成龙自述

发布时间:2025-06-19 18:36  浏览量:1

“I slept on the streets, broke my bones, and they called me a fool… but I never stopped trying.”

When I was born, my parents didn’t know whether to laugh or cry. They nicknamed me “Chan Kong-sang”—born in Hong Kong. What they didn’t know was that my life would become a movie… and not always a comedy.

My parents were so poor, they almost sold me as a baby. At age 7, I was sent to a Chinese opera school that felt more like a prison than a classroom. There were no beds—just hard floors. Discipline came in the form of sticks.

I spent more than ten years locked away, training 19 hours a day. I learned to sing, act, and do acrobatics, but above all, I learned to endure pain. I broke my nose, fingers, ankle… once, I fell off a building and nearly died. But I never said “I can’t.” While everyone dreamed of being a star, I just wanted to survive by doing what I loved. Every fall became a chance to prove I was stronger than yesterday.

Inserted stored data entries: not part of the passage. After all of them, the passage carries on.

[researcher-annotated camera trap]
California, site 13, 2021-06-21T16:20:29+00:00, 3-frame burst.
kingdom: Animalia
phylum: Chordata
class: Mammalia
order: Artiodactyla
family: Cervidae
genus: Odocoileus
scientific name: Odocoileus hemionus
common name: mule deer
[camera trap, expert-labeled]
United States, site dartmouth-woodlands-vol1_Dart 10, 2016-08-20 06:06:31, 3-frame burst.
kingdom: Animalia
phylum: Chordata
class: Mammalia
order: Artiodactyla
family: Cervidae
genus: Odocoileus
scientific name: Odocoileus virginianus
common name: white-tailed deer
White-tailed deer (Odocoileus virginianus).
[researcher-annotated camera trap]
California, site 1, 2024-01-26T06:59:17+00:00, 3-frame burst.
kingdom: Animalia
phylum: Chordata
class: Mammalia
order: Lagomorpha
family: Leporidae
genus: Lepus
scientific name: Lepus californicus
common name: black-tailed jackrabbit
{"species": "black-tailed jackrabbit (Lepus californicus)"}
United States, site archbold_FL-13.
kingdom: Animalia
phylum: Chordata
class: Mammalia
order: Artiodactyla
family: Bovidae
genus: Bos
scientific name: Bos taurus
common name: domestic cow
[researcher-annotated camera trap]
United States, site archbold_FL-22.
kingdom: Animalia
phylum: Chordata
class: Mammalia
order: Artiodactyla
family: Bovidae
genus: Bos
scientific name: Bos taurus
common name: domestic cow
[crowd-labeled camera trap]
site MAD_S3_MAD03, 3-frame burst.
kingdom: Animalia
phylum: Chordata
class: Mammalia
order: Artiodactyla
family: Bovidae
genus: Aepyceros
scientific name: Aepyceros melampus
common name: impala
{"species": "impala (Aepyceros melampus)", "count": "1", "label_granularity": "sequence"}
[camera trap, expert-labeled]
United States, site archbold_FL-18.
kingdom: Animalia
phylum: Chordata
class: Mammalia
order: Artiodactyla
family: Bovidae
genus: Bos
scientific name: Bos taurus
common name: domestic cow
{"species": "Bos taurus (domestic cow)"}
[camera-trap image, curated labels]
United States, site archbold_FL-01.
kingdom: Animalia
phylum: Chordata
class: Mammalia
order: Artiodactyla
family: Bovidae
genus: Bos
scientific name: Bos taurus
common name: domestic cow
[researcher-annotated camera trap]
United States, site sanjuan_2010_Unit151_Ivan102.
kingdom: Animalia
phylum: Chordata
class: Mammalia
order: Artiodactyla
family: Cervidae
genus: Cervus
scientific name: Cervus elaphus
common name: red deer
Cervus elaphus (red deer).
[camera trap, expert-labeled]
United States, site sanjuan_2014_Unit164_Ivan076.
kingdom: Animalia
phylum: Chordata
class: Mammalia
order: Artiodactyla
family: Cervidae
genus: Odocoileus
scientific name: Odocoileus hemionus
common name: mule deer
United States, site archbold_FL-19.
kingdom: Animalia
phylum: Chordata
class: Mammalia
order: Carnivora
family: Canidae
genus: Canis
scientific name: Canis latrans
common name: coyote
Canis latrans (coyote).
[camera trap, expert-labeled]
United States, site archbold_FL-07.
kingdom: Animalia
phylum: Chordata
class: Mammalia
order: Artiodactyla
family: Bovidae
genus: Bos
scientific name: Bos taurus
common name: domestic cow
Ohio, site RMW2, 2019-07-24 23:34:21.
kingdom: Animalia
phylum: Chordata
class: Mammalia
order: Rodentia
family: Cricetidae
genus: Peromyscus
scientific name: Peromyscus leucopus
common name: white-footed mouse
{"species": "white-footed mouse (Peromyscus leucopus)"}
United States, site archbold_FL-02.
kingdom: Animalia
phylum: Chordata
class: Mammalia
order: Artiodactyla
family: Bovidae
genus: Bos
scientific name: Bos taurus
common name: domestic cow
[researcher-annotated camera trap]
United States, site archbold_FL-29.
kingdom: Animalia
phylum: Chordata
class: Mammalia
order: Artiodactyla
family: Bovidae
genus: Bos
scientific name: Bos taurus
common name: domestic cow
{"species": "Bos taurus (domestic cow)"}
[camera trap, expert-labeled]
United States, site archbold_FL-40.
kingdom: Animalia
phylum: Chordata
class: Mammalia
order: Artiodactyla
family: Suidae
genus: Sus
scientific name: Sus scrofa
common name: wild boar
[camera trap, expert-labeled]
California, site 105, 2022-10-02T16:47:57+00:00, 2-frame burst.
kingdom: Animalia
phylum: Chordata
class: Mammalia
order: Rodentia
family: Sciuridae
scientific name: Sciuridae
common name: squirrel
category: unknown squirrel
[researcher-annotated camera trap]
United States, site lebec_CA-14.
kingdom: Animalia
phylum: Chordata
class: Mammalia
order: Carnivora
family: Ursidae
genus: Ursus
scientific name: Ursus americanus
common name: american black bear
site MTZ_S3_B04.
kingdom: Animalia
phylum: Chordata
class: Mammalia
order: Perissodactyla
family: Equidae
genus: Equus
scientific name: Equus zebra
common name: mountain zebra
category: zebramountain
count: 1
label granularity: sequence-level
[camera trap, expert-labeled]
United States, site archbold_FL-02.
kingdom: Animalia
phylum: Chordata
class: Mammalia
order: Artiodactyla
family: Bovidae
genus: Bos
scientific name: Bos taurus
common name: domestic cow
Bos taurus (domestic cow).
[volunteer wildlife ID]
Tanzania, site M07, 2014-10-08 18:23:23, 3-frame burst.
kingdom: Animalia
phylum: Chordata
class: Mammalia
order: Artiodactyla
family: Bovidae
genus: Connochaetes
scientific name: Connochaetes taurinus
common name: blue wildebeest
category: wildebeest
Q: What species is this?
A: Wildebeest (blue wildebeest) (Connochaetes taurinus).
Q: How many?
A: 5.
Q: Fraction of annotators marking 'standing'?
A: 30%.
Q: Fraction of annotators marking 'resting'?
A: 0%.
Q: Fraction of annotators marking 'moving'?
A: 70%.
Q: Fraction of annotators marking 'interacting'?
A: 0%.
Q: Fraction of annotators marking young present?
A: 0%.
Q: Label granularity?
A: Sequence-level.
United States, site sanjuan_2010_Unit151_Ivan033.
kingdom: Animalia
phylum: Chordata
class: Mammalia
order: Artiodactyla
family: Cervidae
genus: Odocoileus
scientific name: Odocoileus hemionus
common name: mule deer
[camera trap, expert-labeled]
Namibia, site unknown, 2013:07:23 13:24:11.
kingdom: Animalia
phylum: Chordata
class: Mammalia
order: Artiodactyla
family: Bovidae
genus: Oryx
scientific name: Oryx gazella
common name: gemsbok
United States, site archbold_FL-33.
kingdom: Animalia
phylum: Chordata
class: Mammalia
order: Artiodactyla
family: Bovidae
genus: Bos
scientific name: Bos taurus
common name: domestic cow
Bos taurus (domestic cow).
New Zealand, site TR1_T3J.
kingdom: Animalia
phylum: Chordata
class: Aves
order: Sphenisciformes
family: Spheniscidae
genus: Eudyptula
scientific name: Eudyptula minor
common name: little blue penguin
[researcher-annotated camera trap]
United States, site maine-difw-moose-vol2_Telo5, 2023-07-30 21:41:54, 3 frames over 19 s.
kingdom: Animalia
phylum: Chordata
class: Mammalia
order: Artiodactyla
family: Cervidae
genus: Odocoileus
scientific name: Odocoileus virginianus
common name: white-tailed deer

When I finally started acting, everyone said I was just a cheap Bruce Lee knockoff. They mocked me for being short, for my funny face, for mixing comedy with martial arts. But that was me. That was Jackie Chan.

I worked as a stuntman for almost nothing, risking my life while others took home the awards. Hollywood slammed the door in my face more than ten times… but I kept smiling. Because every time I fell, I’d get up with a somersault!

“If you ever fall so hard you don’t know how to keep going… remember: bones heal, but giving up leaves scars you can’t see.”